Profoto has zero interest in marketing to photographers that don't make $100K a year at photography. Godox is murdering them in every other aspect. As mentioned before, $1100.....ridiculous.


----------



## RayValdez360 (May 16, 2019)

JHWebguy said:


> Profoto has zero interest in marketing to photographers that don't make $100K a year at photography. Godox is murdering them in every other aspect. As mentioned before, $1100.....ridiculous.

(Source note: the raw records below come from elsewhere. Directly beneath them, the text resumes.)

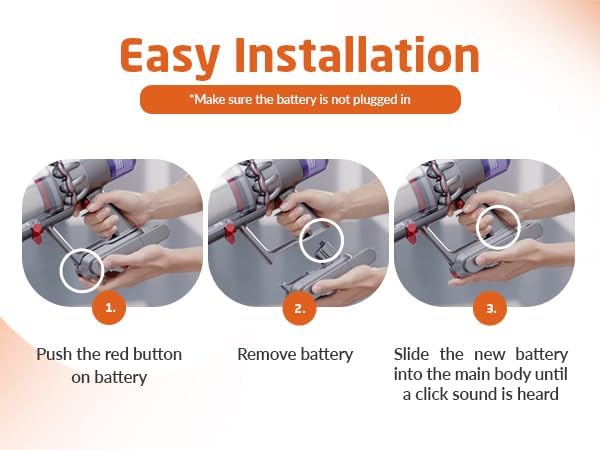 Easy Installation

*Make sure the battery is not plugged in

1.

Push the red button on battery

2.

Remove battery

3.

Slide the new battery into the main body until a click sound is heard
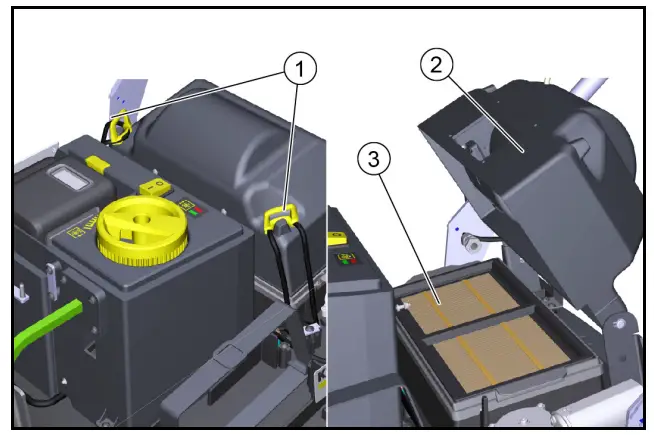 1
2
3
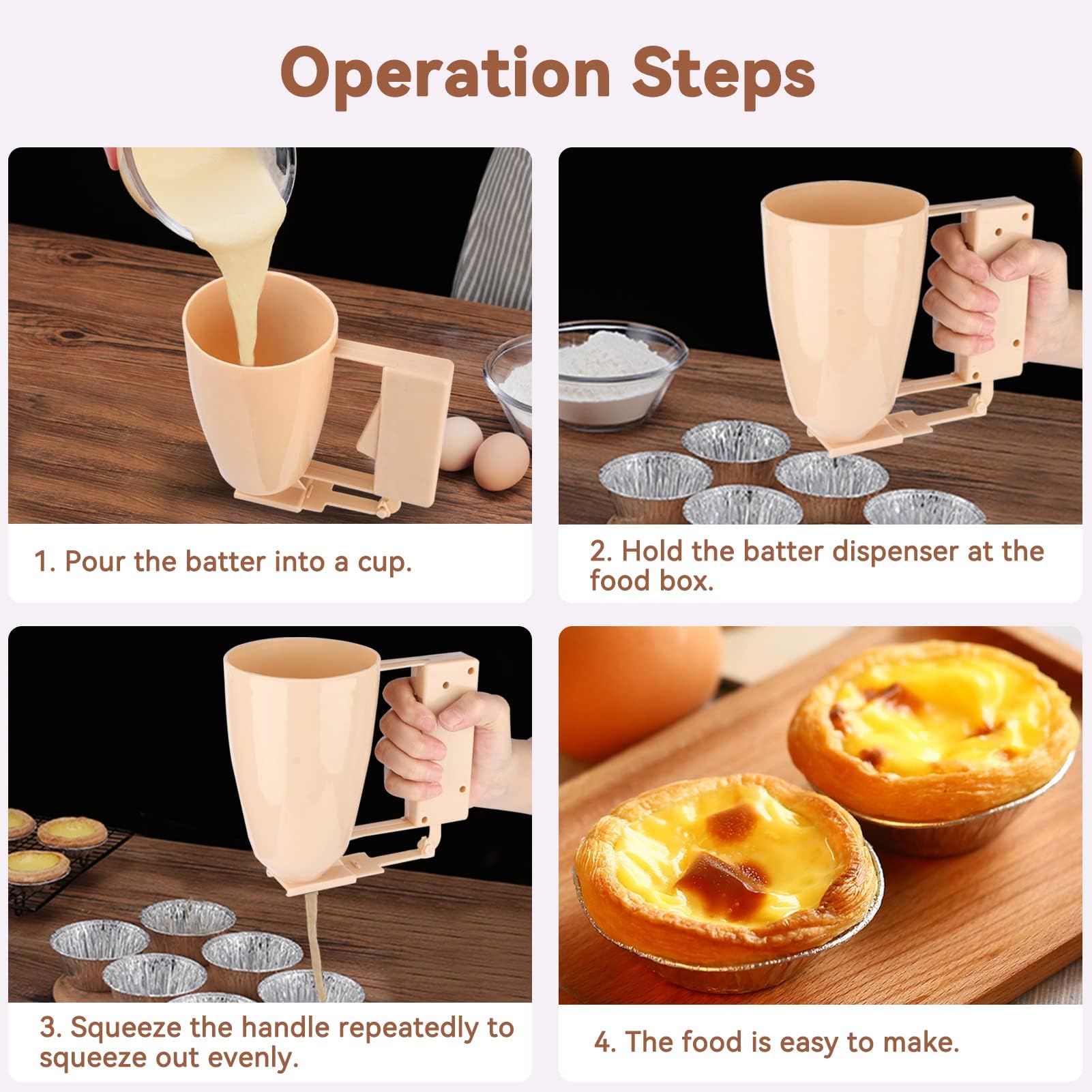 Operation Steps

1. Pour the batter into a cup.

2. Hold the batter dispenser at the food box.

3. Squeeze the handle repeatedly to squeeze out evenly.

4. The food is easy to make.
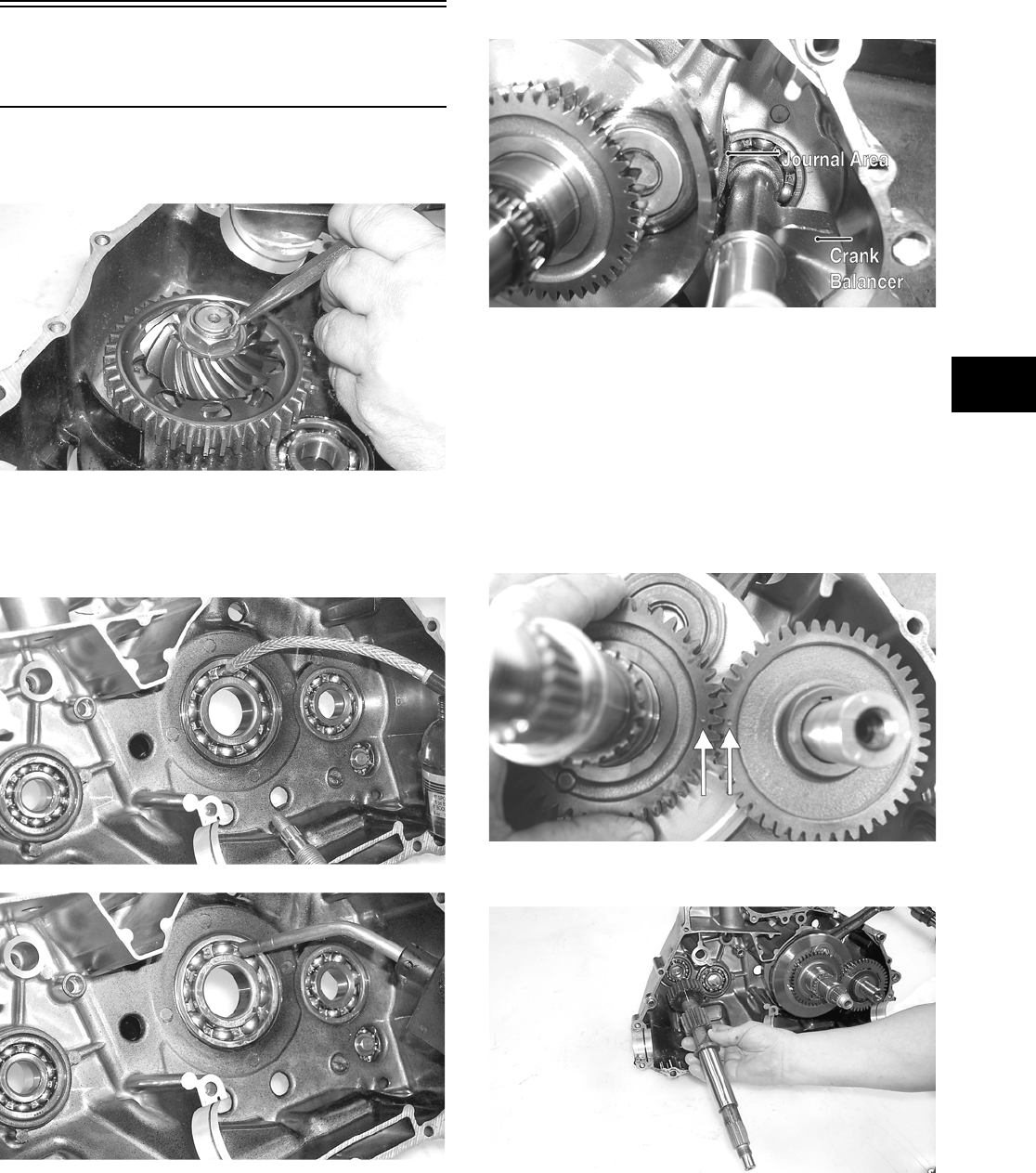 Journal Area

Crank Balancer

even thought it is expensive.i can make that back in like 1 weekend


----------



## wtlloyd (May 19, 2019)

RayValdez360 said:


> even thought it is expensive.i can make that back in like 1 weekend


Work all the weekends you want, you're still paying $500 just for bragging rights. Plenty of top line flashes that do the same thing for half the cost. So, one flash plus a backup, or a very nice label.


----------



## RayValdez360 (May 20, 2019)

wtlloyd said:


> Work all the weekends you want, you're still paying $500 just for bragging rights. Plenty of top line flashes that do the same thing for half the cost. So, one flash plus a backup, or a very nice label.
> [/QUOTE
> outside of godox v1. its a good flash. i recently finally lookedat all the pros vs. a regular speedlight. it simply works a lot better. peopel that do weddings or events that require lots of flashes would understand this better than anyone else. i dont have it but i am tired of my 600 ex batteries running low, slow recycle, no fires, and hard time getting gels on and off. then i sometimes use a profoto strobe to light a room. i have to put it in slave to get it to work


----------